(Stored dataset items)

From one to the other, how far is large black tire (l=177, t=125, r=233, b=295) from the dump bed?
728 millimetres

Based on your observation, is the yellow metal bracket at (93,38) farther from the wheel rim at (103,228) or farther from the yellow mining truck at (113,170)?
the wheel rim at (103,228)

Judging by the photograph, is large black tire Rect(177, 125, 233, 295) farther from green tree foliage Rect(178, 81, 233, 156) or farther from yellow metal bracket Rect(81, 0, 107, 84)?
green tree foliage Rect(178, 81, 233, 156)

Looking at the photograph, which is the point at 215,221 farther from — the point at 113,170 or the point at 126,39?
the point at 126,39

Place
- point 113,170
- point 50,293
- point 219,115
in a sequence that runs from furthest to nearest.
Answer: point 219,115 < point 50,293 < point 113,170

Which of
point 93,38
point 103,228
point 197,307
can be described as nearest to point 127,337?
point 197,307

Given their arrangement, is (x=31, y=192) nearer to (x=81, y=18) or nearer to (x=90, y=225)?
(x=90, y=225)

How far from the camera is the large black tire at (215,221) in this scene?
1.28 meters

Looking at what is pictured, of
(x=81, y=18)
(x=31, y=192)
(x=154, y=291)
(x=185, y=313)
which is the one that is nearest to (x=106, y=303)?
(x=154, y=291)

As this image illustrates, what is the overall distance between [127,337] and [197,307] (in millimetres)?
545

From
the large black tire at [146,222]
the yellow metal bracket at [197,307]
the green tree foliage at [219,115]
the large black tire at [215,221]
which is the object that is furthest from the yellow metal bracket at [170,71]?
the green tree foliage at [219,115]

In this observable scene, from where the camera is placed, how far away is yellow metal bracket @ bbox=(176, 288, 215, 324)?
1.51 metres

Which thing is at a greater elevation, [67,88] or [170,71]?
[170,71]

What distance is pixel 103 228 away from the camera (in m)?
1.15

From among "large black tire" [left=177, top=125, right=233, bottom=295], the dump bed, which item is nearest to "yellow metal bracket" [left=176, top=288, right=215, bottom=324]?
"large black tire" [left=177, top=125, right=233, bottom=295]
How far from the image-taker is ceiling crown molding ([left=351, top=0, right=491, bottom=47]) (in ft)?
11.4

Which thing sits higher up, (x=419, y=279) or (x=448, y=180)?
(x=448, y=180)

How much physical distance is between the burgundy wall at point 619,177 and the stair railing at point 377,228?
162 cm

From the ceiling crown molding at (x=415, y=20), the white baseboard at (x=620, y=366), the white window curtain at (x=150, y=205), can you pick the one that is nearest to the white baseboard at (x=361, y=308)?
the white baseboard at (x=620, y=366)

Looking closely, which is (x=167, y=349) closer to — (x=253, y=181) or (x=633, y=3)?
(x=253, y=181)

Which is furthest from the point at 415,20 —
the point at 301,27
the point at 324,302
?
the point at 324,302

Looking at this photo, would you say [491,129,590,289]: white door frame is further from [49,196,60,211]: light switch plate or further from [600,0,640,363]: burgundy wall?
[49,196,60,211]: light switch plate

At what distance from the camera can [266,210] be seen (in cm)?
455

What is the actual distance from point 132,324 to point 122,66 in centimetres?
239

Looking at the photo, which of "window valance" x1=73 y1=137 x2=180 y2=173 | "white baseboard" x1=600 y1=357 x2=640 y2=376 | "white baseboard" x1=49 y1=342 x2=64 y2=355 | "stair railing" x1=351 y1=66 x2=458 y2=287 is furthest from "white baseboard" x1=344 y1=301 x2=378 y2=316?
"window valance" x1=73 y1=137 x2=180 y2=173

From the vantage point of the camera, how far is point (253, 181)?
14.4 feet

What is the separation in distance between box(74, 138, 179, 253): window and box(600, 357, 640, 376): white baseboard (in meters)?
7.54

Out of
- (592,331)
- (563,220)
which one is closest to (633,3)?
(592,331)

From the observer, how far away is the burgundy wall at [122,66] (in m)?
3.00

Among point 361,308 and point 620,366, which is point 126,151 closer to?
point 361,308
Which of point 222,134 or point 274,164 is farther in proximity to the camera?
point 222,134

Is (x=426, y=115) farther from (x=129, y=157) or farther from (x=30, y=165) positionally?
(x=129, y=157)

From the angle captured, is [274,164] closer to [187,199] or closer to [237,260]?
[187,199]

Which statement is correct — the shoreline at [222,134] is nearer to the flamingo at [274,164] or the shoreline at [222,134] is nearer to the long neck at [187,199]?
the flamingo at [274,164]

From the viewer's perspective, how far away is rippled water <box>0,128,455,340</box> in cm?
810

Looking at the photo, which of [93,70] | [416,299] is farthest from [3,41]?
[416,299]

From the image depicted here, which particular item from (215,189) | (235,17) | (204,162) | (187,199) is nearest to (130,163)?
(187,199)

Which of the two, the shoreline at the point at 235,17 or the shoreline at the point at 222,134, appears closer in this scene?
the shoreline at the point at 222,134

### Task brief:
Edit the data above by replacing "Judging by the photograph" with "Judging from what is shown" wherever it appears. Leave everything else unchanged.

### Solution to the problem:
From one to the other, how far is large black tire (l=177, t=125, r=233, b=295) from the dump bed?
728 millimetres

Based on your observation, is the yellow metal bracket at (93,38) farther from the wheel rim at (103,228) or farther from the yellow mining truck at (113,170)?
the wheel rim at (103,228)

Judging from what is shown, is large black tire Rect(177, 125, 233, 295) farther from green tree foliage Rect(178, 81, 233, 156) or farther from yellow metal bracket Rect(81, 0, 107, 84)?
green tree foliage Rect(178, 81, 233, 156)

Looking at the photograph, which is the point at 215,221 farther from — the point at 113,170 or the point at 126,39?
the point at 126,39

Place
- point 113,170
- point 50,293
- point 219,115
in a sequence that runs from furthest to nearest.
Answer: point 219,115 < point 50,293 < point 113,170

Which of
point 93,38
point 103,228
point 197,307
can be described as nearest to point 127,337?
point 197,307

Given their arrangement, is (x=31, y=192) nearer to (x=81, y=18) or nearer to (x=90, y=225)?
(x=90, y=225)

How far from the camera is the large black tire at (215,221) in this scene?
1.28 meters

Looking at what is pictured, of
(x=81, y=18)
(x=31, y=192)
(x=154, y=291)
(x=185, y=313)
which is the one that is nearest to (x=106, y=303)?
(x=154, y=291)

As this image illustrates, what is the overall distance between [127,337] and [197,307] (in millimetres)?
545

From
the large black tire at [146,222]
the yellow metal bracket at [197,307]
the green tree foliage at [219,115]
the large black tire at [215,221]
which is the object that is furthest from the yellow metal bracket at [170,71]?
the green tree foliage at [219,115]

In this observable scene, from where the camera is placed, how far away is yellow metal bracket @ bbox=(176, 288, 215, 324)?
1.51 metres

Which thing is at a greater elevation, [67,88] or [170,71]?
[170,71]

What distance is pixel 103 228 away from the camera (in m)?
1.15

From among "large black tire" [left=177, top=125, right=233, bottom=295], the dump bed, which item is nearest to "yellow metal bracket" [left=176, top=288, right=215, bottom=324]?
"large black tire" [left=177, top=125, right=233, bottom=295]
How far from the image-taker is ceiling crown molding ([left=351, top=0, right=491, bottom=47]) (in ft)?
11.4

Which thing sits higher up, (x=419, y=279) or (x=448, y=180)?
(x=448, y=180)

How much physical distance is between the burgundy wall at point 619,177 and the stair railing at point 377,228?
162 cm

From the ceiling crown molding at (x=415, y=20), the white baseboard at (x=620, y=366), the white window curtain at (x=150, y=205), can you pick the one that is nearest to the white baseboard at (x=361, y=308)?
the white baseboard at (x=620, y=366)

Looking closely, which is (x=167, y=349) closer to — (x=253, y=181) or (x=633, y=3)?
(x=253, y=181)

Which is furthest from the point at 415,20 —
the point at 301,27
the point at 324,302
?
the point at 324,302

Looking at this photo, would you say [491,129,590,289]: white door frame is further from [49,196,60,211]: light switch plate or further from [600,0,640,363]: burgundy wall?
[49,196,60,211]: light switch plate

At what distance from the camera can [266,210] be seen (in cm)?
455

What is the actual distance from point 132,324 to point 122,66 in centimetres?
239

Looking at the photo, which of "window valance" x1=73 y1=137 x2=180 y2=173 | "white baseboard" x1=600 y1=357 x2=640 y2=376 | "white baseboard" x1=49 y1=342 x2=64 y2=355 | "stair railing" x1=351 y1=66 x2=458 y2=287 is furthest from "white baseboard" x1=344 y1=301 x2=378 y2=316?
"window valance" x1=73 y1=137 x2=180 y2=173

From the vantage point of the camera, how far is point (253, 181)?
14.4 feet

What is the separation in distance between box(74, 138, 179, 253): window and box(600, 357, 640, 376): white baseboard (in meters)?
7.54

Out of
- (592,331)
- (563,220)
which one is closest to (633,3)?
(592,331)

From the observer, how far away is the burgundy wall at [122,66] (in m)?
3.00

Among point 361,308 and point 620,366, which is point 126,151 closer to?
point 361,308
Which of point 222,134 or point 274,164 is farther in proximity to the camera?
point 222,134

Is (x=426, y=115) farther from (x=129, y=157) or farther from (x=30, y=165) positionally?
(x=129, y=157)

From the angle captured, is [274,164] closer to [187,199] or closer to [237,260]?
[187,199]

Which statement is correct — the shoreline at [222,134] is nearer to the flamingo at [274,164] or the shoreline at [222,134] is nearer to the long neck at [187,199]?
the flamingo at [274,164]

From the viewer's perspective, how far away is rippled water <box>0,128,455,340</box> in cm?
810

Looking at the photo, which of [93,70] | [416,299] is farthest from [3,41]?
[416,299]

From the image depicted here, which particular item from (215,189) | (235,17) | (204,162) | (187,199) is nearest to (130,163)?
(187,199)

Which of the two, the shoreline at the point at 235,17 or the shoreline at the point at 222,134, appears closer in this scene?
the shoreline at the point at 222,134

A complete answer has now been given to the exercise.